PROTOTYPE RESULTS
 

Origins

Enstore was originally written in Python under Linux using disk files to simulate tape drives. It ported easily to IRIX and AIX. Next, it was extended with a C module named ETape that calls FTT (Fermi Tape Tools). FTT is used to obtain the information about space remaining on tape cartridges and errors encountered while accessing tapes. This phase required a more extensive test environment.

Test Stand

The test stand that evolved contained different operating systems, different network connections, and different kinds of tape drives. The test stand schematic shows the layout.

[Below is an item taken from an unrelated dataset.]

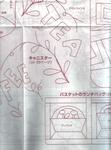 Превью Лоскутное шитье ПЭЧВОРК для дома. Японская книжка с красивыми идеями (69) (519x700, 243Kb)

(also available in Postscript)

Some of the interesting points in the test stand:

  • A 20MB/sec fibre channel network connection between two AIX nodes.
  • A 56KB/sec to a remote Linux PC
  • Two Storage Tek Redwood tape drives (10MB/sec). For tape drive testing results see http://www-hppc.fnal.gov/rip/tapetests/index.html
  • A Storage Tek 4410 silo and robot
  • Exabyte 8500 tape drives
  • Enstore library managers and movers running on Linux, Irix and AIX platforms
  • Test Results

    Initial Testing

    Initial testing was done using pcfarm4 as a sever node (pnfs, bit file, volume clerk, and log server). Fndapr, willow, fntt1, and hppc ran encp  and movers.  They  read and wrote data until their disks
    were full and then they continued reading data.   This continued for several days until it was stopped.
    The point was to test the design of the system and the robustness of the servers under load.

    Performance Testing

    The most significant performance test results were obtained using the two AIX machines with fibre channel connection and the Redwood tape drives. Enstore repeatedly wrote eight cartridges (50 GB each) or 400 GB of random data in in approximately 60 hours. Eight cartridges was the number available for the test and there is no reason to believe enstore could not have continued.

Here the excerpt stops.